> WHAT IS BEING ASKED:
Transfer the lines of the items below, starting at the line containing "How separated are" and ending at the last line of the items, reproducing every line in full, and add 57 to each number in the answers, whether a distance or a pixel coordinate.

Records
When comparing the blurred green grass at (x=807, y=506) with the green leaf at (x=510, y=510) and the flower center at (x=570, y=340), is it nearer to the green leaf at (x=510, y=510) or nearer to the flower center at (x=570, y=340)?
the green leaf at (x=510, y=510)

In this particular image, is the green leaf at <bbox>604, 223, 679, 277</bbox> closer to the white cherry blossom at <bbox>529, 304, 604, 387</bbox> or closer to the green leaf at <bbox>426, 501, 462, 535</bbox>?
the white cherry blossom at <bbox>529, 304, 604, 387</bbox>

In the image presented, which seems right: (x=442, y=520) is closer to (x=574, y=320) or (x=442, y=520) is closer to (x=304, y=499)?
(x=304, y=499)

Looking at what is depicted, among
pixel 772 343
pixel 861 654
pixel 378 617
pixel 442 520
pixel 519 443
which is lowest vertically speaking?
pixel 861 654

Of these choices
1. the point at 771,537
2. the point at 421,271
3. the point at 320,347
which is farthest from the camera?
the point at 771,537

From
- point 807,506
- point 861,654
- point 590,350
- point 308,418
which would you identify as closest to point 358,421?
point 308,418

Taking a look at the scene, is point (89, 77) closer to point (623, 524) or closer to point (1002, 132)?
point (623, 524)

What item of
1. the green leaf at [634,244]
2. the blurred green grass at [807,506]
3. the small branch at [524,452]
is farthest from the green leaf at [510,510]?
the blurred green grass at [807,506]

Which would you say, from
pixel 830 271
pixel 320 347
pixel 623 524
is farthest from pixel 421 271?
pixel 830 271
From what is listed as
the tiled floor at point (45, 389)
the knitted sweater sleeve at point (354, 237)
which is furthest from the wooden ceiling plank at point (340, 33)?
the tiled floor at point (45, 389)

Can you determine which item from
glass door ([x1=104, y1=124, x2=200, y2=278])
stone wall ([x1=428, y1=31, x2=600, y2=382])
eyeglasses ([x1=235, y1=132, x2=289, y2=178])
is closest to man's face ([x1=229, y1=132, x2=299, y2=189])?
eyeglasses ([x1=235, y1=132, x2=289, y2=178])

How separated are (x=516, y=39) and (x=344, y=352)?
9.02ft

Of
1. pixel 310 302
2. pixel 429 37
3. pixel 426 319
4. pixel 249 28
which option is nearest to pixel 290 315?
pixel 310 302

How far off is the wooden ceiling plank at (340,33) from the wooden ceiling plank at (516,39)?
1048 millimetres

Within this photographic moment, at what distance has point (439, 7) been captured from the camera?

> ANSWER TO THIS PROBLEM:
How separated are (x=516, y=39) and (x=344, y=352)?
66.02ft

Of
1. pixel 310 302
2. pixel 429 37
3. pixel 426 319
4. pixel 249 28
which option is nearest to pixel 290 315?
pixel 367 359

How far off is the wooden ceiling plank at (340,33) from the wooden ceiling plank at (516,39)?
1105 millimetres

Within this photographic moment, at what distance has point (439, 7) been captured from the camera?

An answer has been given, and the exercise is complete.